On Saturday, July 27, a free tenants’ rights workshop will cover the state of Louisiana’s landlord-tenant laws and educate tenants on ways they can retain their security deposits.
More than half of New Orleanians rent their homes, according to the latest U.S. Census data, and more than 60 percent of those households are rent-burdened, or spend more than 30 percent of their incomes on rent and utilities, as reported by the Greater New Orleans Housing Alliance.
New Orleans’ tenant eviction rate is nearly double the national average, and citywide evictions disproportionately impact lower-income households, predominantly in black neighborhoods and neighborhoods that historically were redlined. A 2019 report from Loyola University professor Davida Finger and housing justice organization Jane Place Neighborhood Sustainability Initiative found that 24,000 people were displaced following court-ordered evictions between January 2015 and June 2018. That figure doesn’t include “informal evictions,” when landlords evict tenants without legal recourse.
“The real number of evictions is certainly far higher, as there is no way to determine how many renters in New Orleans are informally evicted,” the report notes.

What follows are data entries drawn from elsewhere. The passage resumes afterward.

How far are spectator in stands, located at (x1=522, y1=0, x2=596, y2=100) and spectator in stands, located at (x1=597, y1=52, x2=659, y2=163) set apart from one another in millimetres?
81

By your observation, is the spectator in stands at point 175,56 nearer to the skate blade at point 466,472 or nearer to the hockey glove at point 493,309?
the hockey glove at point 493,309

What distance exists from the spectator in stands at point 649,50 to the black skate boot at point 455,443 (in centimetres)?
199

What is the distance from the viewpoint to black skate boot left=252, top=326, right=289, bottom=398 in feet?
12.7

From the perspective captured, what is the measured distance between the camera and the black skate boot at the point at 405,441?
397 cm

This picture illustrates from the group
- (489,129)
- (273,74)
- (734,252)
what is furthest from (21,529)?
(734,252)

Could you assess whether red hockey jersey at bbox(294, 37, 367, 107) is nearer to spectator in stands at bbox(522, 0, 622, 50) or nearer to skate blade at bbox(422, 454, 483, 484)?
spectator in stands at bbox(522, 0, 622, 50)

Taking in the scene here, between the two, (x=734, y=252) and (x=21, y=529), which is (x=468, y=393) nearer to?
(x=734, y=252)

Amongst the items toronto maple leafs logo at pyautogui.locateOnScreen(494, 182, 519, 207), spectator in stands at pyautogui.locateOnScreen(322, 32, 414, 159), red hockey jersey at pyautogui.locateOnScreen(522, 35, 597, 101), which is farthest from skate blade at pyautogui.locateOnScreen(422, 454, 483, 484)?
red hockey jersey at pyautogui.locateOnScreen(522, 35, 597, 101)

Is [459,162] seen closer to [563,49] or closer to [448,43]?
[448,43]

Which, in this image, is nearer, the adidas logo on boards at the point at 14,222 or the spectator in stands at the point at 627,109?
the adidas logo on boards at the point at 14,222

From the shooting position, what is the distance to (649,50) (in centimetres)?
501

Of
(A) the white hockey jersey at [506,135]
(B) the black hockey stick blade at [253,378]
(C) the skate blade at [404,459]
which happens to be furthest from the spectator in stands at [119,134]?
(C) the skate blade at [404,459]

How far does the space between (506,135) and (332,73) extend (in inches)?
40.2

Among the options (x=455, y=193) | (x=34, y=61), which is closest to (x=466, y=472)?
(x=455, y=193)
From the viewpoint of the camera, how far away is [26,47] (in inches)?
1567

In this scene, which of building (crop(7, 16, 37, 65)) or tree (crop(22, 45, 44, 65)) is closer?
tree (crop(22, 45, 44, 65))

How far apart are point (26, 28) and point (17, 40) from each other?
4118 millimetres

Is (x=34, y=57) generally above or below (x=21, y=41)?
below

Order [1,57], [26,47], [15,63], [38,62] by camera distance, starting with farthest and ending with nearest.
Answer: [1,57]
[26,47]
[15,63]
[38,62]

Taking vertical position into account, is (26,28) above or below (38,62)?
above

Hosted by Jane Place and the New Orleans Renters Union, the workshop is designed to empower renters and offer legal advice, walking through the “small things here and there that can really save people and keep people in their homes,” says Y. Frank Southall, lead organizer and community engagement coordinator with Jane Place. “It’s an organized opportunity to know what’s going on in state law, what’s going on in legislature. Education is great, but if people aren’t organizing it’s difficult [to create change].”

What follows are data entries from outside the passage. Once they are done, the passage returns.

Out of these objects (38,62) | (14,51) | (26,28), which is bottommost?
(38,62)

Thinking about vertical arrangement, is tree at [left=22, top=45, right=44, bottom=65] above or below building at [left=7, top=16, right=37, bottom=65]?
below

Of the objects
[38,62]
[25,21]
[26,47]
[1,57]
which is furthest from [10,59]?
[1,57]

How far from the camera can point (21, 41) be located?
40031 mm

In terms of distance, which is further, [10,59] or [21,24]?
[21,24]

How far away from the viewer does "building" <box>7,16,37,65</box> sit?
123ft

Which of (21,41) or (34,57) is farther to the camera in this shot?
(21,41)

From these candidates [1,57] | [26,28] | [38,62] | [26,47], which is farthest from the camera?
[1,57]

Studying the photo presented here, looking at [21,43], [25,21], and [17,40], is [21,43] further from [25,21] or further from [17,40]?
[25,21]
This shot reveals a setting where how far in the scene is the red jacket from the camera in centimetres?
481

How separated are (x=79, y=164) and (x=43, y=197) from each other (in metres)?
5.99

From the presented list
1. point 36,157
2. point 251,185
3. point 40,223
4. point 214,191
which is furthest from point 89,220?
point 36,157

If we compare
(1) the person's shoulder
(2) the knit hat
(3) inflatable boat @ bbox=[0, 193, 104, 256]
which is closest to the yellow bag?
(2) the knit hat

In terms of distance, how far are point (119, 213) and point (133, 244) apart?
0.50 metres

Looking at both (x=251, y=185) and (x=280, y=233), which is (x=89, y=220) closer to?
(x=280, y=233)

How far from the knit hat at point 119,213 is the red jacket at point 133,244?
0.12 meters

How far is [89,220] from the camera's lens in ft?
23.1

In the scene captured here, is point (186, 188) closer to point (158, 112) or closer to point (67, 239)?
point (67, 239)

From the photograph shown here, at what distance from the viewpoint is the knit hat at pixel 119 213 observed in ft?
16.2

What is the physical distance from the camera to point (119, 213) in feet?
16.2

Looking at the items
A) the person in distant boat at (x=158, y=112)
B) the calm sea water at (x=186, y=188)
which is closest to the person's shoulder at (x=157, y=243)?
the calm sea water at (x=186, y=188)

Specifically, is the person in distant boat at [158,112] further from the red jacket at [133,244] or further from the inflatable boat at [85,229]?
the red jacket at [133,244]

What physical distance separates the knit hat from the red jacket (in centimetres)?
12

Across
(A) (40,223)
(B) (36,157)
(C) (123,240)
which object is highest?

The workshop begins at 11 a.m. at the New Orleans Main Library. Housing lawyer Hannah Adams will lead the clinic, which starts with a security deposit training, followed by a “know your rights” overview at noon. Lunch is provided and children are welcome.

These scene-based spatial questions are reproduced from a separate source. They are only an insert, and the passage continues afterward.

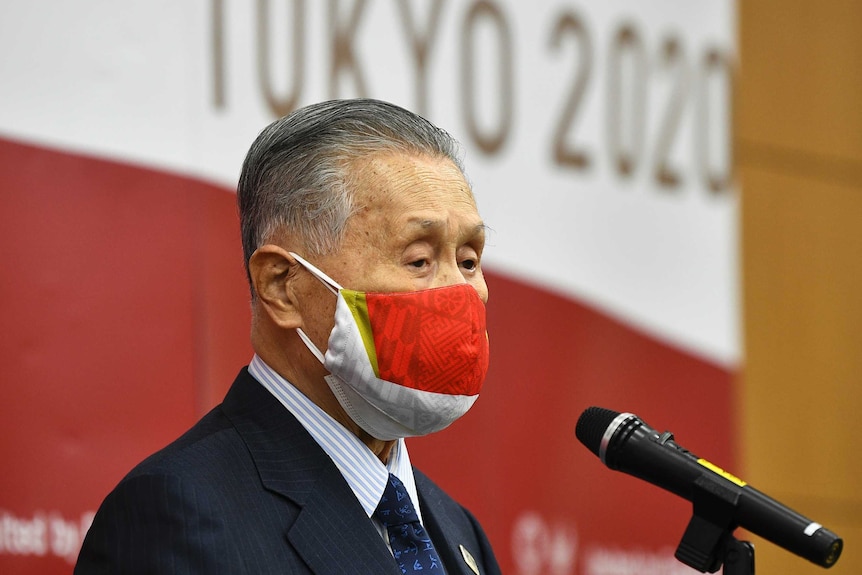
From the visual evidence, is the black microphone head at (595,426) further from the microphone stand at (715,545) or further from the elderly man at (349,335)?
the elderly man at (349,335)

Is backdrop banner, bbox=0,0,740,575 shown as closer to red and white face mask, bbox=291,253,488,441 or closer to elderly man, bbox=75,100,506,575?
elderly man, bbox=75,100,506,575

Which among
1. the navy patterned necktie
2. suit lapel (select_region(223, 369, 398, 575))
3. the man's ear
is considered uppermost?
the man's ear

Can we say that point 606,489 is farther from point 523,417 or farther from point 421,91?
point 421,91

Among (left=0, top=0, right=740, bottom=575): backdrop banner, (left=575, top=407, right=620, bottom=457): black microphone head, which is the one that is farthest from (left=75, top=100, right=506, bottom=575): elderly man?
(left=0, top=0, right=740, bottom=575): backdrop banner

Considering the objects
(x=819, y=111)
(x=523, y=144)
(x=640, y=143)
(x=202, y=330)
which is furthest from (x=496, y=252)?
(x=819, y=111)

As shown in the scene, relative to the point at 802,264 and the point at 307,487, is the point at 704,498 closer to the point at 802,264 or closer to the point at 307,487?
the point at 307,487

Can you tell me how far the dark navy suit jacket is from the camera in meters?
1.95

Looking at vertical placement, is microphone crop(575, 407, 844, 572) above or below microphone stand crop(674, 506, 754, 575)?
above

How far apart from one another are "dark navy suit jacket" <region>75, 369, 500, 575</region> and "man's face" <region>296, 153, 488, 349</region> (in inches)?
7.9

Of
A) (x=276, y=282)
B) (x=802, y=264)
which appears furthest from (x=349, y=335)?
(x=802, y=264)

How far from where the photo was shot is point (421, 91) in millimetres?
3729

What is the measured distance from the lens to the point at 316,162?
→ 232 cm

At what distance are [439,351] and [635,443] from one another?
1.51 ft

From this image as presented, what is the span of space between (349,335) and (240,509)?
14.6 inches
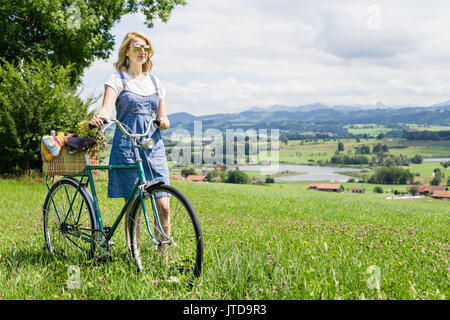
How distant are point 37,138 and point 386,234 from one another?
42.9 feet

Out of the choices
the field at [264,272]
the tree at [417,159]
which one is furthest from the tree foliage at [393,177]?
the field at [264,272]

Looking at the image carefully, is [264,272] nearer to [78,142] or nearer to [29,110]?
[78,142]

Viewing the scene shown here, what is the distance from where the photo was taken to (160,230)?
3.80 metres

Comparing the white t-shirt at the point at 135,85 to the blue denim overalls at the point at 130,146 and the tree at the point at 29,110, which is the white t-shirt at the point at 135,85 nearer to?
the blue denim overalls at the point at 130,146

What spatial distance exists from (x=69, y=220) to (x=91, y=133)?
115 cm

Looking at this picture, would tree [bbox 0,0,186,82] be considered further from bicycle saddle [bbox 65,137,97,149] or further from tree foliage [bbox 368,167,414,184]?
tree foliage [bbox 368,167,414,184]

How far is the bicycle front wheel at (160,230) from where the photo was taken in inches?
145

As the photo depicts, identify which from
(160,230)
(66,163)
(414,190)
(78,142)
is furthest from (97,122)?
(414,190)

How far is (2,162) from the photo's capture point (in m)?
15.6

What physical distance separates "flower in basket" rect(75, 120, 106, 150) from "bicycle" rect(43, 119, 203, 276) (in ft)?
0.52

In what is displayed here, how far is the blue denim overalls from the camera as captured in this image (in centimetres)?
418

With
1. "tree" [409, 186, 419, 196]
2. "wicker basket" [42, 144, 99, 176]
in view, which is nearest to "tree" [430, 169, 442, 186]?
"tree" [409, 186, 419, 196]
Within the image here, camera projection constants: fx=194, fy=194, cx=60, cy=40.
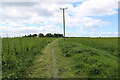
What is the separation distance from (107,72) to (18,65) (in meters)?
4.03

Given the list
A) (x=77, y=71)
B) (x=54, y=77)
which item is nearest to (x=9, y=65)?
(x=54, y=77)

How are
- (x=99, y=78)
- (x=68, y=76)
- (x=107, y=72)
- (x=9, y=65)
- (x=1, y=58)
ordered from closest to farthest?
1. (x=99, y=78)
2. (x=107, y=72)
3. (x=68, y=76)
4. (x=9, y=65)
5. (x=1, y=58)

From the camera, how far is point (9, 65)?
877 centimetres

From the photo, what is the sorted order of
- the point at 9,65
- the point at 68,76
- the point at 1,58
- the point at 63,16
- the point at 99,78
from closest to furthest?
the point at 99,78 < the point at 68,76 < the point at 9,65 < the point at 1,58 < the point at 63,16

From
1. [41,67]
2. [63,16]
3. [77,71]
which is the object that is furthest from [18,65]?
Answer: [63,16]

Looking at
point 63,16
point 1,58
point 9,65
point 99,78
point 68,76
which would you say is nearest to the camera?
point 99,78

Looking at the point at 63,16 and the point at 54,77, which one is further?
the point at 63,16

Workshop topics include how renters who pay in cash can keep a record of their payments, how to document the state of an apartment and communicate with a landlord to ensure the return of a security deposit, what tenant protections exist on a state level, and how organizers are pushing for more progressive legislation in Baton Rouge and at New Orleans City Hall.
The Renters Union, one of the event’s co-sponsors, comprises renters, people experiencing homelessness, low-income homeowners, and others organizing for a renters bill of rights and legal protections against landlord retaliation and harassment, among other issues.
Workshop organizers hope to show “what needs to be done to effectively be representing this city in Baton Rouge,” Southall says. “People underestimate the power this city has.”